Марина Цветаева | страница 65



Помнишь плащ голубой,
Фонари и лужи?
Как играли с тобой
В жену и мужа.
Мой первый браслет.
Мой белый корсет,
Твой малиновый жилет,
Наш клетчатый плед?!
. . . . . . . . . .
Помнишь — шкаф под орех?
Холод был отчаянный!
Мой страх, твой смех,
Гнев домохозяина.
Как стучал нам сосед.
Флейтою разбужен…
Поцелуи — в обед,
И стихи — на ужин…

Между тем политические события быстро развивались. В июле 1917 года Керенский сформировал новое правительство; Ленин и Троцкий вернулись из-за границы, русская армия отступала, экономика была разрушена. Перед страной стоял выбор: слабое Временное правительство Керенского или коммунизм. Жизнь в Москве становилась все тяжелее. Пища была скудной, угрожал зимний холод. В августе Цветаева написала Волошину с просьбой употребить личные связи, чтобы Эфрона перевели на юг, где она бы присоединилась к нему с детьми. По каким-то причинам этот план не удался, и в день захвата власти Лениным — 7 ноября по новому стилю — Цветаева находилась в Коктебеле одна, Эфрон со своим полком был в Москве, а дети дома.

Новости о революции быстро распространялись.
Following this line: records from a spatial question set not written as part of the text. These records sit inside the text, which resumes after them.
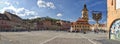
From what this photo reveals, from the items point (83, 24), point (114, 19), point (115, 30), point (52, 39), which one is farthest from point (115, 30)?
point (83, 24)

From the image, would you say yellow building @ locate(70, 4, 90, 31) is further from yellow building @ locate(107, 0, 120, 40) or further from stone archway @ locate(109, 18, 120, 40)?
stone archway @ locate(109, 18, 120, 40)

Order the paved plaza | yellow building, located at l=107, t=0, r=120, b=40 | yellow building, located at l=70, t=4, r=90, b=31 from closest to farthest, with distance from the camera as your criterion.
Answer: the paved plaza → yellow building, located at l=107, t=0, r=120, b=40 → yellow building, located at l=70, t=4, r=90, b=31

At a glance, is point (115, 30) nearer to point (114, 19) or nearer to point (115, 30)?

В Петербурге и Москве были захвачены правительственные здания, железные дороги, мосты, телеграфы, коммунальные сооружения. Обращение Керенского к армии не нашло отклика; Временное правительство пало без особого сопротивления, а Керенский бежал за границу. В Москве долго продолжались уличные бои, так как офицерские полки отчаянно боролись, но и они в конце концов капитулировали. Страна была в смятении. Всюду свирепствовали убийства и грабежи. Новости из столицы и Москвы были спутанными, но сомнений быть не могло — революция началась.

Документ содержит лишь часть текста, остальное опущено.